Damit beginnt der Roman von Sibylle Lewitscharoffs »Blumenberg«. Blumenberg, damit ist Hans Blumenberg (1920-1996) gemeint, ein bedeutender deutscher Philosoph, der seit 1970 an der Universität in Münster gelehrt hat. Diesem Philosophen einen Löwen vor den Schreibtisch zu legen, paßt sehr gut zu Blumenbergs Werk und seinem Denken. Er ist katholisch getaufter »Halbjude« und kennt sich in christlichen und jüdischen Glaubensfragen ausgezeichnet aus. Darüber hinaus veröffentlichte er Werke mit Titeln wie »Arbeit am Mythos«, »Wirklichkeiten, in denen wir leben« oder »Höhlenausgänge«. Diese Titel, »Absolutismus der Wirklichkeit«, Stichworte, an die man sich im Roman erinnert fühlt, sie in irgendeiner Form wiederfindet. Auch mit dem Bild des Löwen hat er sich häufig beschäftigt, so daß sogar ein Buch mit diesem Titel erscheinen konnte. Der Löwe ist ein häufig gesehener Begleiter von Heiligen und wurde diesen oft beigegeben. Nun ist Blumenberg natürlich kein Heiliger, aber eine Geistesgröße in der Philosophie, zu seiner Zeit eine Koryphäe. Was im Buch passiert findet man bildlich vielfach dargestellt (z.B. auf einem von Blumenbergs Lieblingsbildern von Antonello da Messina), ich finde aber auch sehr passend in einem Stich von Albrecht Dürer (1515) »Der heilige Hieronymus im Gehäus«: so könnte man sich das in Blumenbergs Büro vorstellen.

»Natürlich war das Auftauchen des Löwen ein Wunder.

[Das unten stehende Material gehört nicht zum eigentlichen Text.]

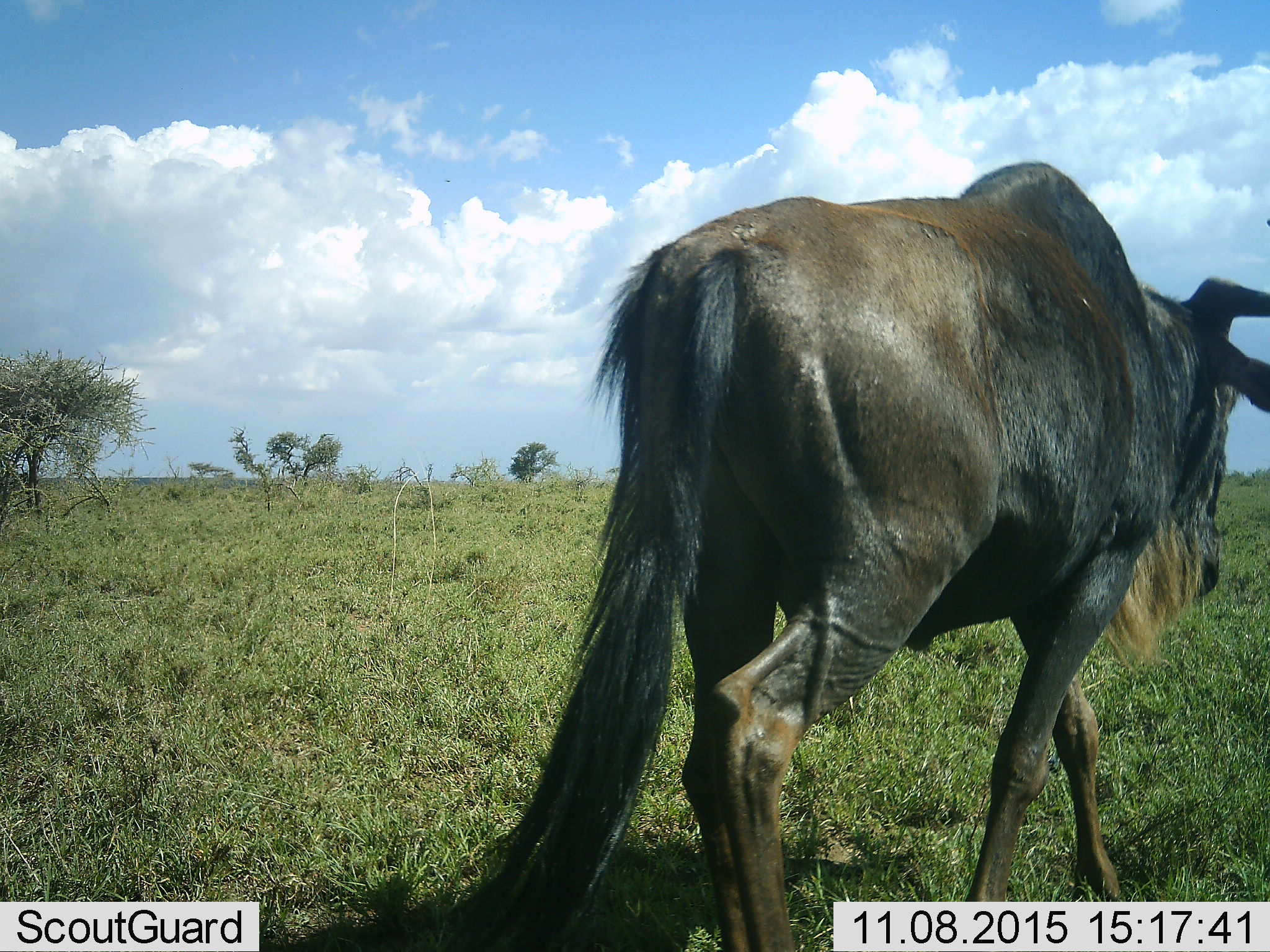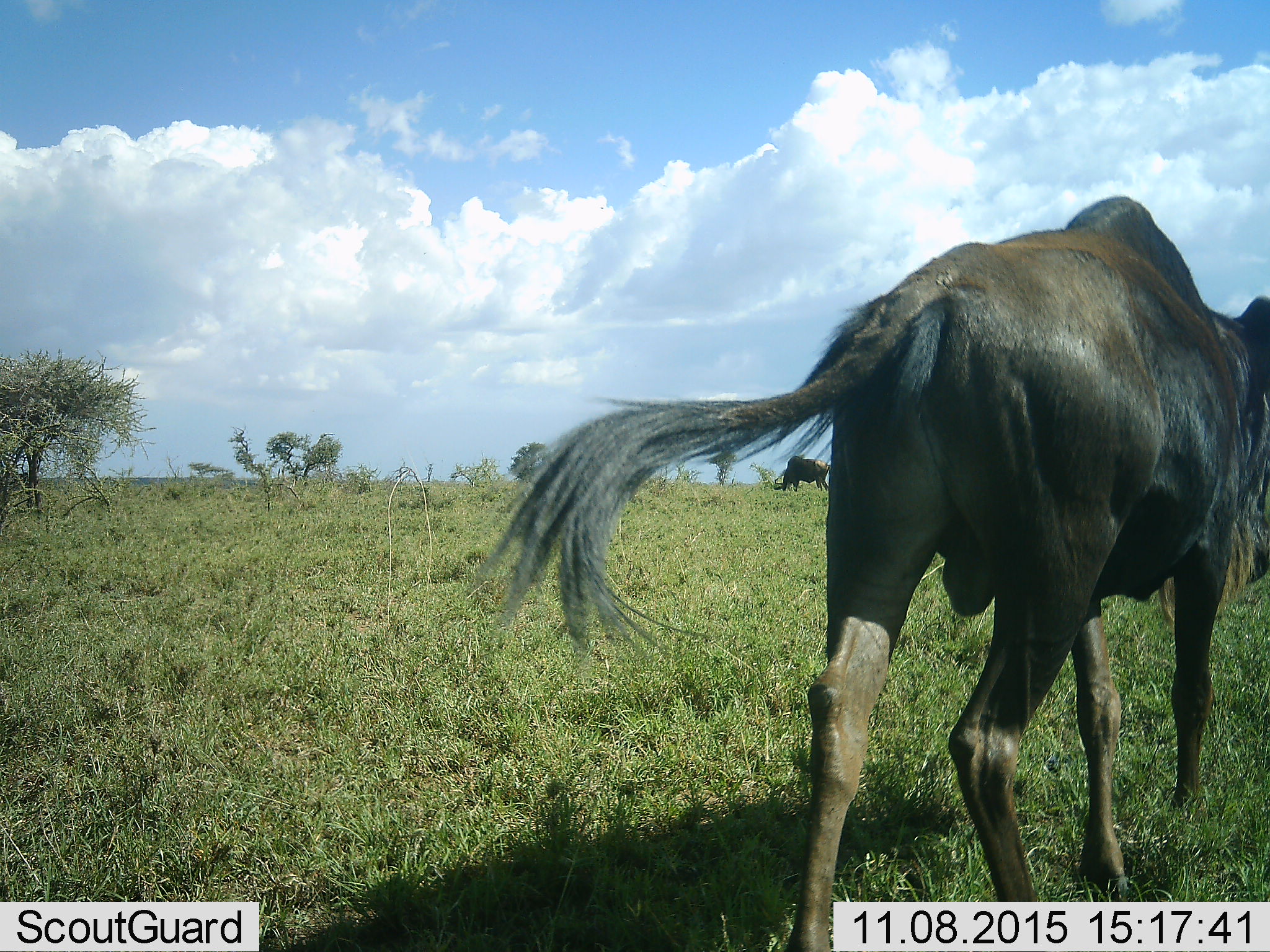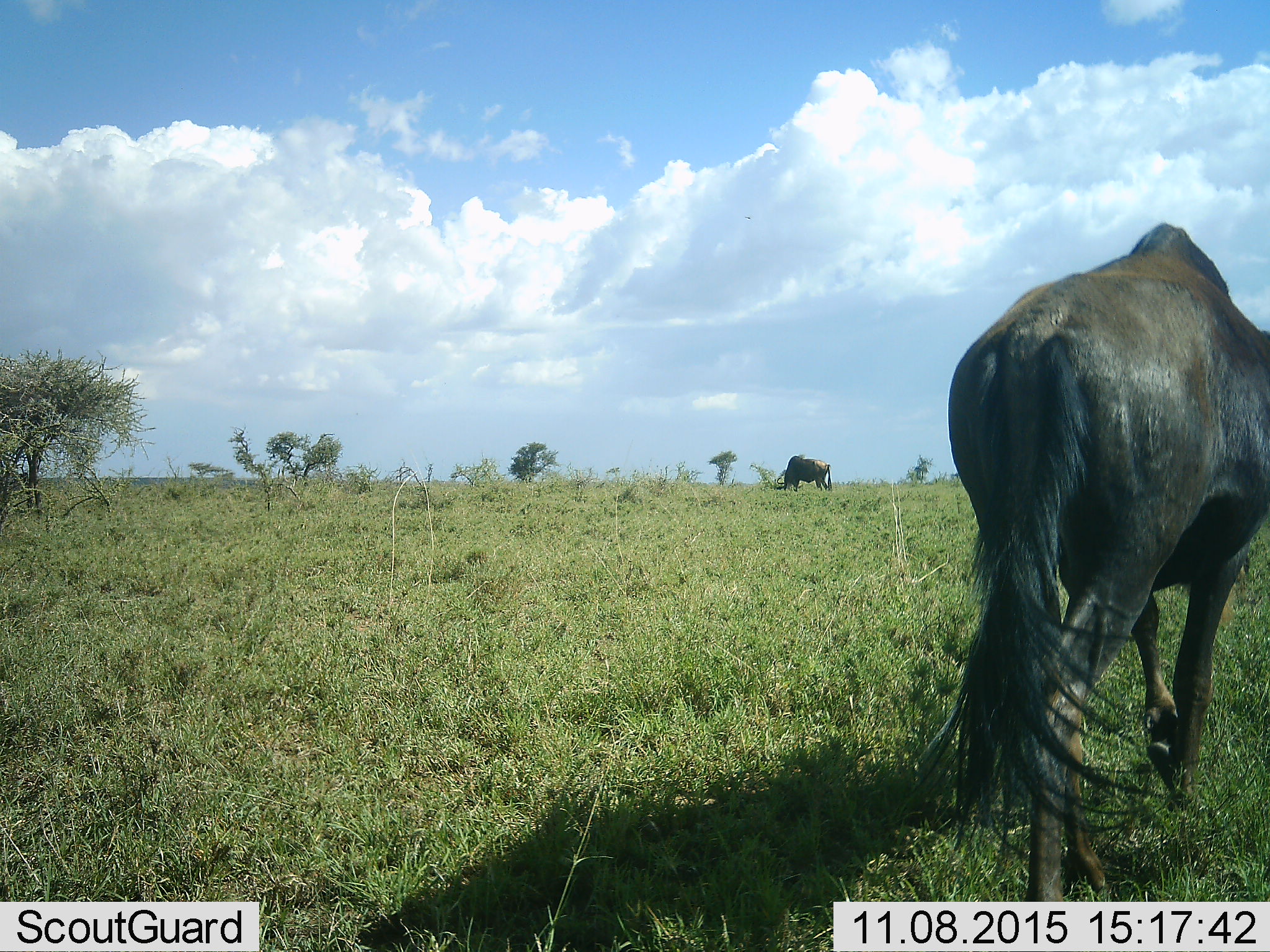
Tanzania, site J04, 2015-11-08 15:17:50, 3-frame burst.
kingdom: Animalia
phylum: Chordata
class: Mammalia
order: Artiodactyla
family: Bovidae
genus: Connochaetes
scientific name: Connochaetes taurinus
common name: blue wildebeest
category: wildebeest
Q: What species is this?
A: Wildebeest (blue wildebeest) (Connochaetes taurinus).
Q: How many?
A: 2.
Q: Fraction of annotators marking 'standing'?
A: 30%.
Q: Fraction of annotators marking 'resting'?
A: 0%.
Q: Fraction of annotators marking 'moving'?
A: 100%.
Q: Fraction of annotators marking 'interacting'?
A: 0%.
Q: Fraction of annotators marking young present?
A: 0%.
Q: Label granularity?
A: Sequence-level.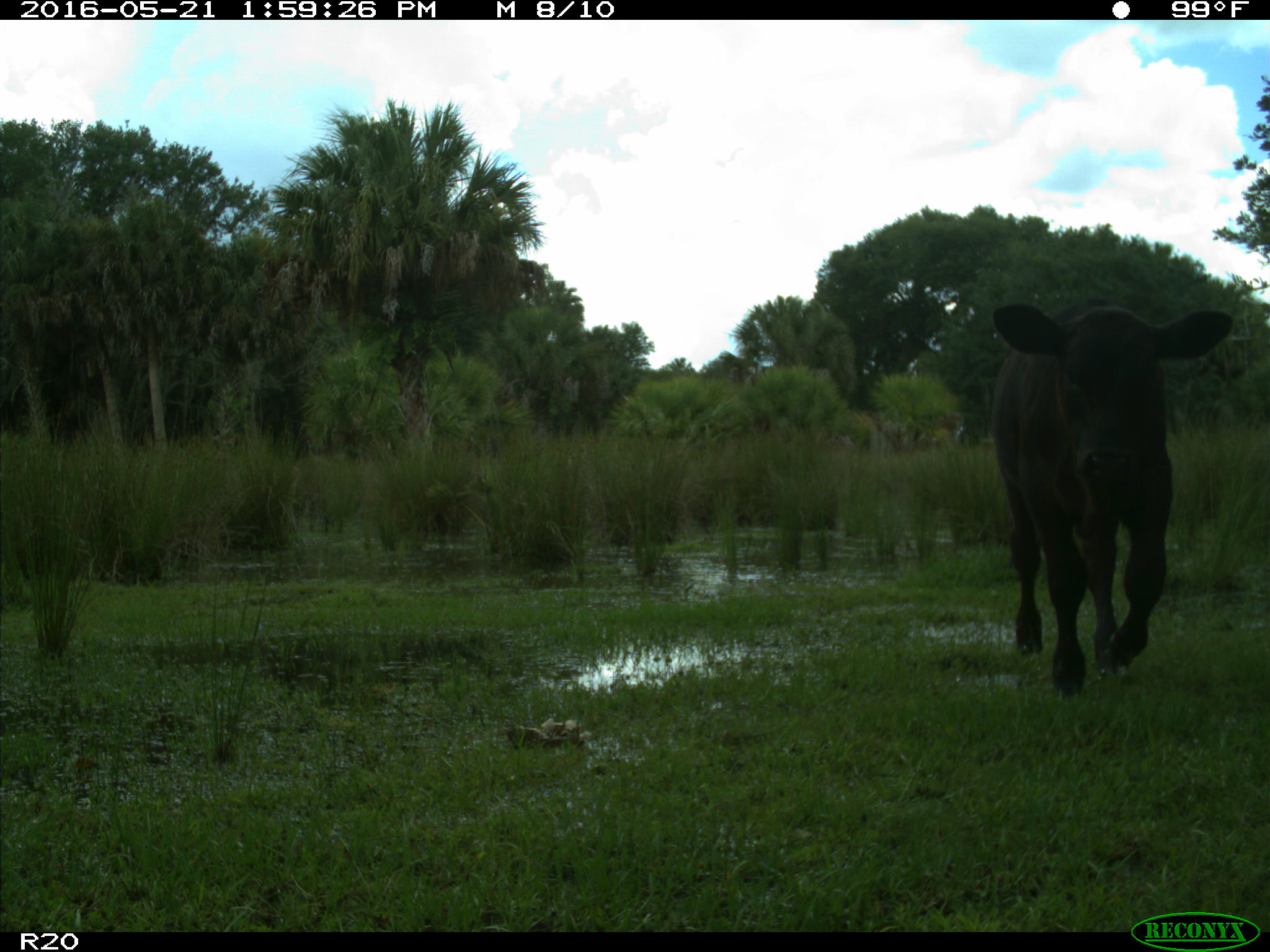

Blumenberg lag es fern, Wunder zu belächeln, sich über sie lustig zu machen; im Gegenteil, die Zeige- und Bestätigungskraft der Wunder, die sich zur Zeit der Abfassung der beiden Testamente ereignet hatten und auch noch in der Zeit des Urchristentums, beeindruckten ihn in ihrer Intensität und Verweiskraft, auch wenn er sich nicht dazu bringen konnte, an sie zu glauben. Aber der Löwe verkörperte das Wunder.«

Ist es nun eine Halluzination, die er erleidet, eine Täuschung, ist er krank oder ging er in eine psychologische Falle? Oder ist es ein Wunder? Es ist schon amüsant, daß Sibylle Lewitscharoff dem Agnostiker Blumenberg einen Löwen auf den Teppich legt. Nicht umsonst ist er Philosoph, er nimmt ihn an »Der Löwe ist zu mir gekommen, weil ich der letzte Philosoph bin, der ihn zu würdigen versteht«. Später hat er eine Vorlesung zu halten zum Thema »Trostbedürfnis und Untröstlichkeit des Menschen«. Diese Vorlesung ist wunderbar beschrieben, auch hier tritt der Löwe auf, er trottet zwischen den Reihen die Stufen des Hörsaals herab. Blumenberg sieht ihn als einziger, die Studenten sehen den Löwen nicht. Auch sonst kann niemand den Löwen sehen, doch letztliche Gewissheit über seine Existenz erhält auch der Leser spätestens bei einer Begegnung Blumenbergs mit der Nonne Käthe Mehliss, älter als er und im Buch der einzige Mensch, vor dem er Respekt hat. Auch sie sieht den Löwen ganz selbstverständlich.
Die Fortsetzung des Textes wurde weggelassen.